# Extrait à lire:
==================================================

Dans ce film, le personnage principal nommé Célestin incarne une synthèse des témoignages recueillis, un film soutenu et accessible de 111 minutes qui raconte la fin de vie de Célestin, à la fois victime et bourreau, à travers le dialogue qu’il amorce avec sa fille unique Vanessa (Marie-Évelyne Lessard) qu’il n’a pas vue depuis vingt ans. Leurs échanges seront ponctués par de nombreux flashbacks de sa jeunesse haïtienne et de son désir ultime de revisiter les saveurs du pays.
D’abord craintive, Vava finit par exploiter tout le registre des émotions d’une enfance brisée, revivant une relation marquée par le caractère violent de son père, consécutif à son emprisonnement à Haïti.
Le jeune Célestin est interprété par une nouvelle figure dont c’est le premier rôle, Fabrice Yvanoff Sénat, tandis que le rôle de Célestin en fin de vie a été confié au comédien et metteur en scène guadeloupéen Gilbert Laumord, qui se démarque par son intense présence.

==================================================

# Consigne 1:
Relevez, parmi les lignes ci-dessous, chacune de celles qui contiennent la chaîne « path ». La casse compte.

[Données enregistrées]
==================================================

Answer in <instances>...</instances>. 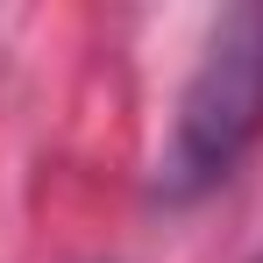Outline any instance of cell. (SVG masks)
<instances>
[{
  "mask_svg": "<svg viewBox=\"0 0 263 263\" xmlns=\"http://www.w3.org/2000/svg\"><path fill=\"white\" fill-rule=\"evenodd\" d=\"M256 142H263V7L249 0L206 29V50L178 92L171 135L157 149L149 192L164 206H192L242 171Z\"/></svg>",
  "mask_w": 263,
  "mask_h": 263,
  "instance_id": "1",
  "label": "cell"
},
{
  "mask_svg": "<svg viewBox=\"0 0 263 263\" xmlns=\"http://www.w3.org/2000/svg\"><path fill=\"white\" fill-rule=\"evenodd\" d=\"M249 263H263V249H256V256H249Z\"/></svg>",
  "mask_w": 263,
  "mask_h": 263,
  "instance_id": "2",
  "label": "cell"
}]
</instances>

==================================================

# Consigne 2:
Reprenez l'extrait sur le film consacré à Célestin à partir de sa dernière phrase et poursuivez-le.

# Réponse 1:
  "mask_svg": "<svg viewBox=\"0 0 263 263\" xmlns=\"http://www.w3.org/2000/svg\"><path fill=\"white\" fill-rule=\"evenodd\" d=\"M256 142H263V7L249 0L206 29V50L178 92L171 135L157 149L149 192L164 206H192L242 171Z\"/></svg>",
  "mask_svg": "<svg viewBox=\"0 0 263 263\" xmlns=\"http://www.w3.org/2000/svg\"><path fill=\"white\" fill-rule=\"evenodd\" d=\"M249 263H263V249H256V256H249Z\"/></svg>",

# Réponse 2:
Aussi musicothérapeute, Maryse Legagneur sait utiliser l’imaginative bande sonore de Jenny Salgado, qui amalgame les images fabuleuses de Mathieu Laverdière en un tout remarquablement cohérent, malgré les nombreux allers-retours dans le passé.
Elle sait aussi accompagner le calvaire des prisonniers poétiquement rendu par le Libera du Requiem de Gabriel Fauré dans un arrangement feutré par le pianiste Émile Naumoff.
Tous les visages éprouvés des acteurs, dont certains furent recrutés dans la diaspora haïtienne persécutée en République dominicaine, sont cadrés de très près, nécessitant de leur part une interprétation expressionniste, ce qui plonge le film dans des huis-clos angoissants de chambre d’hôpital ou de geôle surpeuplée au sinistre Fort-Dimanche reconstitué.
La réalisatrice a heureusement intercalé des éléments adoucissants de recettes emblématiques du patrimoine culinaire haïtien qui loin de ralentir le rythme du film, le font respirer par ces scènes de chaleur humaine.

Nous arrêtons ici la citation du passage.